A rational person would think that testimony would be enough. But R. Kelly’s trial is a heart-breaking example of how we dismiss the stories of black girls and women. A 2017 study called Gender and Trauma found that black girls are viewed by adults as more sexually mature than white girls in the same peer group. That means that when black girls are victims of sexual assault, they are less likely to be believed because they’re seen as older than they actually are.
In a perfect world, victims would not have to publicly relive their trauma in a courtroom to find justice. I’ve known victims who think and hope that the hardest part is over once the perpetrator is arrested. They felt the prosecutor could handle the rest on their own, and since something awful happened, the system would figure the rest out and hold their abuser accountable to the fullest extent of the law. But, unfortunately, it doesn’t always work that way.
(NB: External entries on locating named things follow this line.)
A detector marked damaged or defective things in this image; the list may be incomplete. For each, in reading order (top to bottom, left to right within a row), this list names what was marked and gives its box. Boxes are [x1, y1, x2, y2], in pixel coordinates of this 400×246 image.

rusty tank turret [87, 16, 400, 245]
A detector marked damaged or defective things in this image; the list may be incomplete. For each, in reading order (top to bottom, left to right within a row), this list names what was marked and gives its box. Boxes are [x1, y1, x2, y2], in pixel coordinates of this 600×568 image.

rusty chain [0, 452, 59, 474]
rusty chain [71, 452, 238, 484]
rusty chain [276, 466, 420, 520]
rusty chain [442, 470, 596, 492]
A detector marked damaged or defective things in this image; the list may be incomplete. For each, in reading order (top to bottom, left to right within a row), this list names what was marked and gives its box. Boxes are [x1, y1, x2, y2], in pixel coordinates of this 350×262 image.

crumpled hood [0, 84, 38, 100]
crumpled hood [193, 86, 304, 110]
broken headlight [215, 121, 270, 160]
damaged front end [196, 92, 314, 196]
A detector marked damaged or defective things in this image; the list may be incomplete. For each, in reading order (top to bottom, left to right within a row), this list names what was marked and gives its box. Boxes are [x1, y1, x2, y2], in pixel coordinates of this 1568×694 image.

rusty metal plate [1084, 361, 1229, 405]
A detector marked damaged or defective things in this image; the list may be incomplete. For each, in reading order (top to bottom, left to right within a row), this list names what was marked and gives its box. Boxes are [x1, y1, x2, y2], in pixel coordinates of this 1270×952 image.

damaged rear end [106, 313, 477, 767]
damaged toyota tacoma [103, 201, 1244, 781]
R. Kelly’s defense team presented the alleged victim’s own father to testify that the young girl on the videotape was not his daughter. His contradictory testimony, along with that of a handful of other family members, all but ensured that the jurors would have to find (at least) reasonable doubt as to the identity of the young girl on the videotape.
Sowing even the smallest seeds of doubt about identification of a victim almost always leads to acquittal.
A victim’s decision to testify is an extremely complex one. No one knows what a jury will ultimately do, but as things stand realistically today, a victim must weigh the heartbreak of testifying with the possibility that the case would be strengthened by her participation in the trial.